For my Can-con.....Kelly Armstrong. Fiction/fantasy I suppose. I found the Cainesville series enjoyable.


----------



## Wardo (Feb 5, 2010)

davetcan said:


> First 2 books of Gormenghast are outstanding.


I read that in about grade 10 - the description was such that I could visualize what he was writing about.


----------



## alphasports (Jul 14, 2008)

Big John Grisham fan...ok very airport-grade fiction but outstanding. I can vaporize one of his books in 3 hours, still have time to take a piss before landing


----------



## Wardo (Feb 5, 2010)

P.G. Wodehouse
John Mortimer
Evelyn Waugh
Kurt Vonnegut


----------



## jimmythegeek (Apr 17, 2012)
---------------
Work to be completed:
Continue the forum thread about favorite fiction authors from the point where it stops.

Material:
---------------
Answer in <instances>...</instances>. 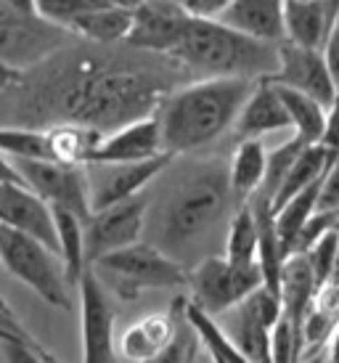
---------------
Result of this exercise:
markxander said:


> crying of lot 49 was hugely enjoyable for me, gravity's rainbow was... not. i think most non-maniacs will agree with you on pynchon


I have reread Crying of Lot 49 probably a dozen times. I’ve only read Gravity’s Rainbow once but I actually (somewhat maniacally) liked it. I don’t think I made it through 100 pages of Against the Day. I finished Vineland largely for spite (how could something that starts so we’ll end so poorly?!?). Inherent Vice is as good as Lot 49 and even Bleeding Edge was OK. 

In my previous post I somehow managed to omit Flann O’Brien/Myles NaGopaleen and Don Delillo. I’ve spent a lot of time rereading most of their bibliographies.


----------



## jimmythegeek (Apr 17, 2012)

Wardo said:


> P.G. Wodehouse
> John Mortimer
> Evelyn Waugh
> Kurt Vonnegut


All of John Mortimer’s dialogue for Rumpole is just SO satisfying.


----------



## KapnKrunch (Jul 13, 2016)

davetcan said:


> First 2 books of Gormenghast are outstanding.


It's difficult to find, but "Boy In Darkness" is a creepy short-story adventure that inserts into Titus' history at some point, where there is a age gap in "Gormenghast".


----------



## blueshores_guy (Apr 8, 2007)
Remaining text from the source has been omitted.